Neo-Nazi Killings Terror Trio's Network May Have Been Bigger

Beate Zschäpe, the sole survivng member of the NSU neo-Nazi terror group.
Foto: dapd/ BKAThe National Socialist Underground (NSU), the right-wing terrorist cell uncovered by chance in 2011, may have had more supporters than previously thought.
Members of a parliamentary committee investigating the failure of the security services to track down the neo-Nazi killers for over a decade received a list on Friday containing the names of 129 people believed to have been part of the network surrounding the terrorist trio, Bild am Sonntag newspaper reported on Sunday.
The list had previously contained some 100 people who were believed to have been in contact with NSU members Uwe Böhnhardt, Uwe Mundlos and Beate Zschäpe.
"It's a list of people who were in contact with the three and is constantly being expanded, though originally it was known as the Hundred List," Wolfgang Wieland, a lawmaker for the opposition Greens party on the investigative committee, told SPIEGEL ONLINE.

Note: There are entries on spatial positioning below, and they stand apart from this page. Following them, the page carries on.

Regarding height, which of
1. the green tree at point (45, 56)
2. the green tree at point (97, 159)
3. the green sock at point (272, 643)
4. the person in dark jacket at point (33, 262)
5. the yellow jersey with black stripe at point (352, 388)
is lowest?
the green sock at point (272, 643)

Another committee member, Eva Högl of the opposition Social Democrats, said: "I welcome the fact that the number has been increased and that attempts are being made to find out how big the support network really was."
It is unclear whether the people were active supporters or just had contact with the three neo-Nazis.
The NSU is alleged to have murdered nine immigrants of Turkish and Greek origin and one German policewoman between 2000 and 2007, and to have committed other crimes including a nail bomb attack in 2004 in a district of Cologne where many Turkish immigrants live, injuring 22 people.
Mundlos and Böhnhardt committed suicide after a botched bank robbery in November 2011. The landmark trial of Zschäpe and four alleged accomplices starts on April 17 in Munich.
Zschäpe has been charged with being an accessory to the murders and bomb attacks carried out by the NSU, as well as arson, founding a terrorist organization and facilitating robbery.